The police video should be required viewing for all the “Defund the Police” advocates, as it shows calm, cautious, and careful police officers being charged unprovoked by Amani, who continues to invoke Allah even after he charges the officers and is shot. Nor was this the Afghan refugee’s first run-in with the law: according to the AP, he “was charged with assault with a deadly weapon in 2019 for allegedly slashing a city park ranger with a box cutter who said he appeared to be in an ‘altered mental state.’”
According to the San Francisco Standard, “in November 2019, Amani was arrested after crashing a woman’s car near the Seventh Street off-ramp of Highway 80 in San Francisco. He was accused of using a boxcutter to cut a city park ranger who stopped at the scene of the crash and tried to pull him from the vehicle…Amani faced attempted murder and other charges in connection with the incident, but a judge dismissed the attempted murder charge at a preliminary hearing.”

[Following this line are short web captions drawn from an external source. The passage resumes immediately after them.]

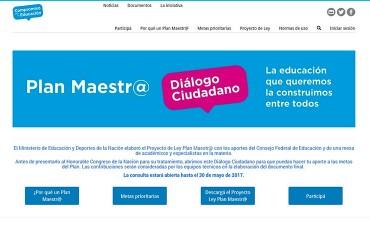 Macri convocó a la ciudadanía a participar del debate educativo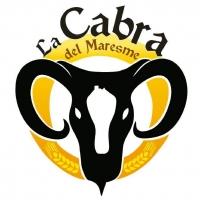 https://birrapedia.com/img/modulos/empresas/6d7/la-cabra-del-maresme_14455869257704_p.jpg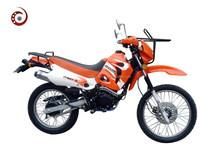 125cc 150cc 200cc 250cc classic dirt bike sport motorcycle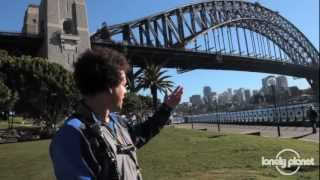 Climbing Sydney Harbour Bridge - Lonely Planet travel video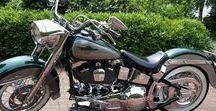 Harley-Davidson Importe von US-Motor.Bike / Harley-Davidson Importierte in Deutschland kaufen! Schöne und gepflegte Maschinen zu einem fairen Preis! >>> www.US-Motor.Bike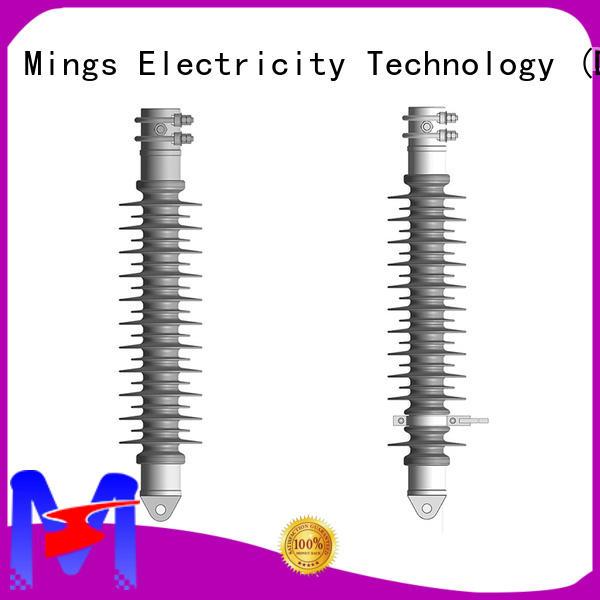 Mings 325kv suspension type insulator online for utility pole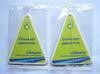 Paper air freshener for car/car perfume/car freshener/air freshener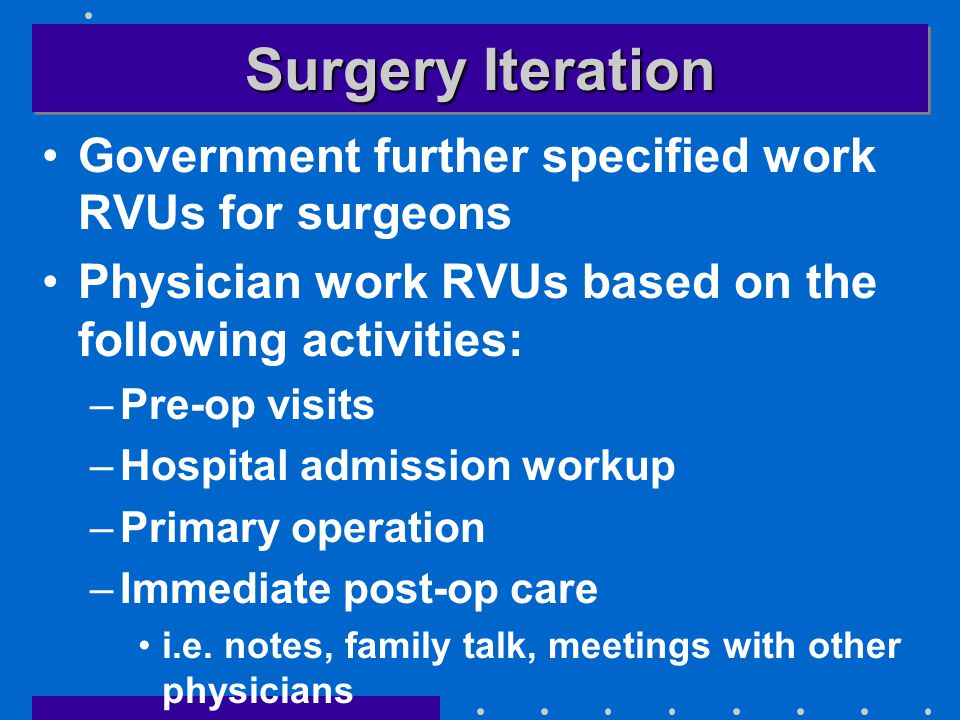 Surgery Iteration Government further specified work RVUs for surgeons Physician work RVUs based on the following activities: –Pre-op visits –Hospital admission workup –Primary operation –Immediate post-op care i.e.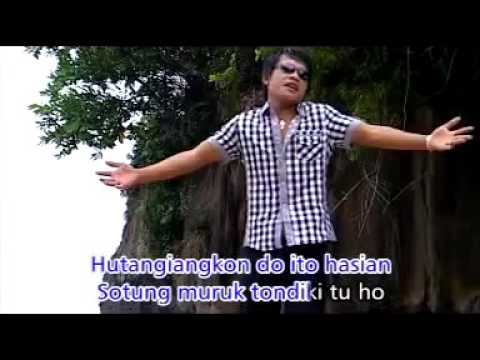 Amm Trio Holong Na Ias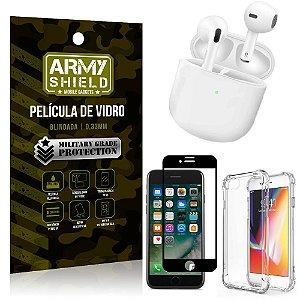 Fone Bluetooth LY-113 iPhone 7 + Capinha Anti Impacto + Película 3D - Armyshield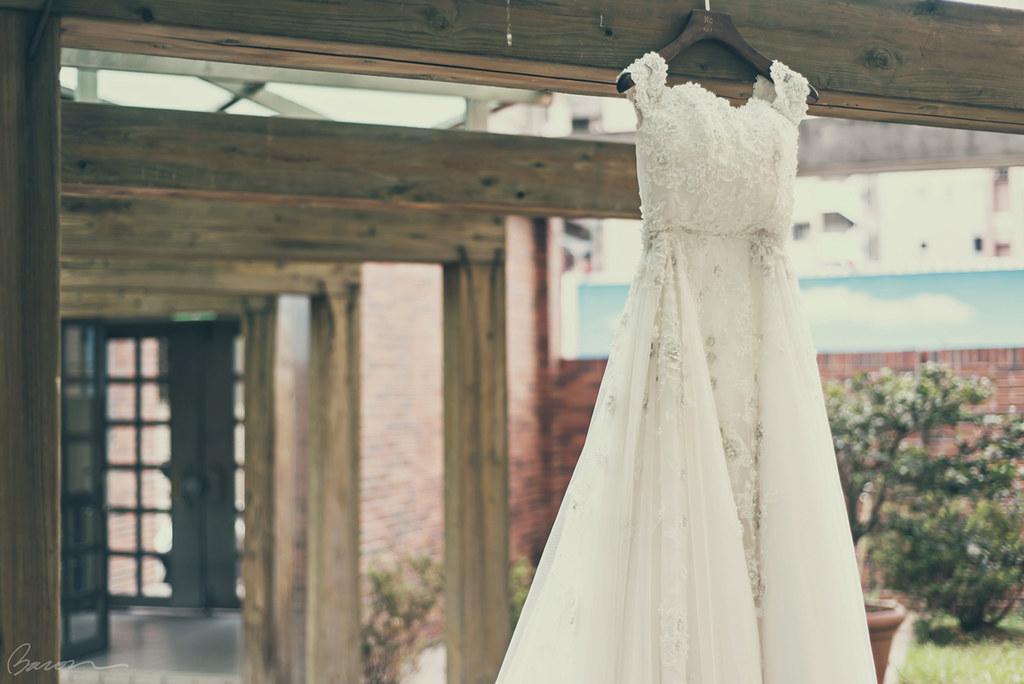 Color_003, BACON, 攝影服務說明, 婚禮紀錄, 婚攝, 婚禮攝影, 婚攝培根, 故宮晶華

Public defender Scott Grant, who represented Amani in that case, said his former client was having a “clear mental health episode.” Grant explained that Amani “was an Afghan interpreter who contracted with the U.S. government over the course of a decade.” He translated for the Navy SEALs and “survived being shot multiple times during his five-year tenure working with the military.” He was given a visa and came to the U.S. but “struggled with severe post-traumatic stress disorder” once here. Grant concluded: “He suffered some of the most horrific trauma anyone could have gone through.” In accord with that, “the remaining assault charges against him were dismissed after he completed mental health diversion.”
But clearly, the mental health treatment didn’t work, and Amani wasn’t pacified by the fact that the country that welcomed him as a refugee was also providing for his welfare: his room in the residential hotel in which he charged the police was paid for by the city of San Francisco.

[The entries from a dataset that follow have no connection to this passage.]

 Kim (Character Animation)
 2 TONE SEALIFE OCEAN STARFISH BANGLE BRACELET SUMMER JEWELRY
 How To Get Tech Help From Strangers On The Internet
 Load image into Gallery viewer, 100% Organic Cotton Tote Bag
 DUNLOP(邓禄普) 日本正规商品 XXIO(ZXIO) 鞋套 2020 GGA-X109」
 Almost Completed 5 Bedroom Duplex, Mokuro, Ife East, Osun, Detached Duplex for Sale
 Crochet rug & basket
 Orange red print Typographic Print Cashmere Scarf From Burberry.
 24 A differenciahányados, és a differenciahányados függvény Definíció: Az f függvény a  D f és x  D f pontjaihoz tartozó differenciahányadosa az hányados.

Was Ajmal Amani a jihadi? Certainly, his screaming “Allahu akbar” opens up that possibility. And nowadays officials frequently ascribe what is clearly jihad activity to mental illness. American officials, especially in the Biden era, show no signs of ever acknowledging that fact or studying its implications, but it is nonetheless true that Ajami comes from a cultural milieu in which violence against unbelievers is considered to be not only righteous but even therapeutic. The Qur’an tells Muslims that fighting unbelievers can “heal the hearts” of the believers: “Fight them, and Allah will punish them by your hands, and he will lay them low and give you victory over them, and he will heal the hearts of people who are believers. And he will remove the anger of their hearts” (9:14-15). It may be that Ajami, suffering from PTSD or any number of other torments, may have turned to jihad violence in order to heal his own heart.
Ajami also seems to have imbibed the idea of the appropriateness of violence in certain circumstances from the culture of violence in which he was raised. Such considerations, however, are out of bounds for officials in the U.S., who are dogmatically bound to the claim that Islam is a religion of peace that has nothing whatsoever to do with terrorism.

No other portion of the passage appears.